== TESTO ==
*****

Il dibattito scientifico e le applicazioni pratiche del concetto dei confini planetari si è andato sempre più diffondendo e ampliando nei dibattiti di politica internazionale incrociandosi con le riflessioni di carattere sociale ed è stato adottato da numerosi organismi delle Nazioni Unite, dal World Business Council for Sustainable Development, dal World Economic Forum, ecc. 

Doughnut Economics, il nostro Safe and Just Space for Humanity

L’economista Kate Raworth ha ampliato queste ricerche sui confini planetari con le riflessioni di ambito socio-economico, cercando di individuare uno spazio equo e sicuro per l’umanità [14].

Infatti il benessere umano dipende oltre che dal mantenimento dell’uso complessivo delle risorse in un buono stato naturale complessivo che non scenda sotto certe soglie, anche e in misura uguale, dalle necessità dei singoli individui di soddisfare alcune esigenze fondamentali per condurre una vita dignitosa e con le giuste opportunità. Le norme internazionali sui diritti umani hanno sempre sostenuto per ogni individuo il diritto a risorse fondamentali quali cibo, acqua, assistenza sanitaria di base, istruzione, libertà di espressione, partecipazione politica e sicurezza personale. Quindi come esiste un confine esterno all’uso delle risorse, un “tetto” oltre il quale il degrado ambientale diventa inaccettabile, così esiste un confine interno al prelievo di risorse, un «livello sociale di base» (un “pavimento”) sotto il quale la deprivazione umana diventa inaccettabile.

*****

== CONSEGNA A ==
Elenca le risorse fondamentali a cui, nel testo sui confini planetari, le norme internazionali sui diritti umani riconoscono a ogni individuo il diritto.
== CONSEGNA B ==
Prosegui il testo sui confini planetari dopo la frase che termina con «la deprivazione umana diventa inaccettabile».

== MATERIALE MOSTRATO ==
*****

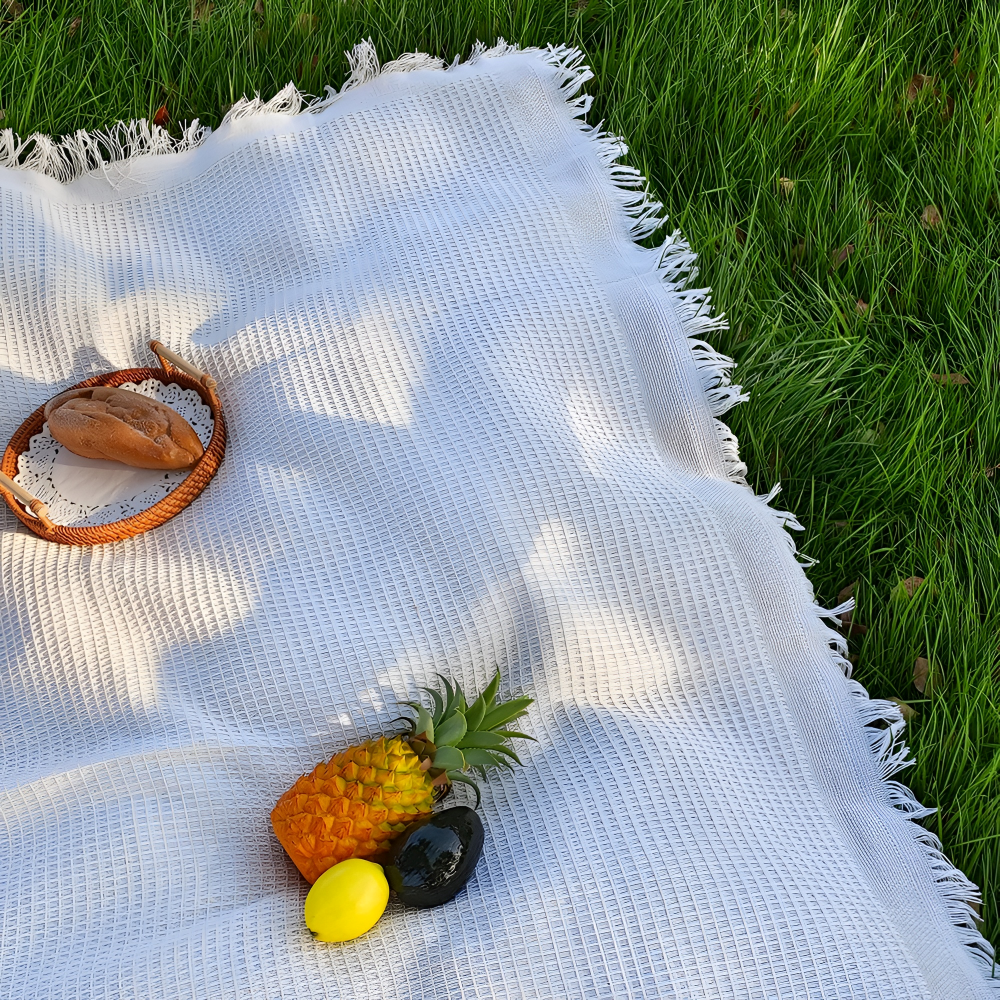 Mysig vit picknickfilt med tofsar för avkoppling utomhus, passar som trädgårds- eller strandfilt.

*****

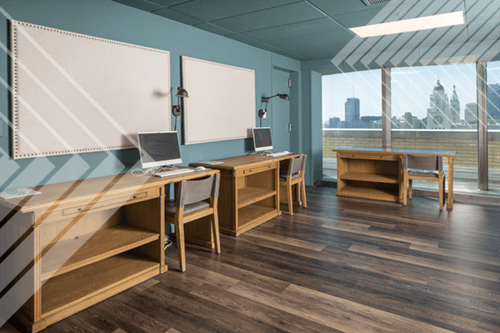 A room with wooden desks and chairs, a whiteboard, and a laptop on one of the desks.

*****

== RISPOSTA A ==
cibo, acqua, assistenza sanitaria di base, istruzione, libertà di espressione, partecipazione politica, sicurezza personale

== RISPOSTA B ==
La Raworth ha individuato 11 priorità sociali quali la privazione del cibo, la disponibilità di acqua, l’assistenza sanitaria, il reddito, l’istruzione, la disponibilità di energia, i posti di lavoro, il diritto di espressione, la parità di genere, l’equità sociale e la resilienza agli shock, indicandole come una base sociale esemplificativa e incrociandole con i confini planetari. Si viene così a formare, tra questi diritti di base sociali, una sorta di “pavimento sociale” e i “tetti ambientali” dei confini planetari, una fascia a forma di ciambella che può essere definita sicura per l’ambiente e socialmente giusta per l’umanità.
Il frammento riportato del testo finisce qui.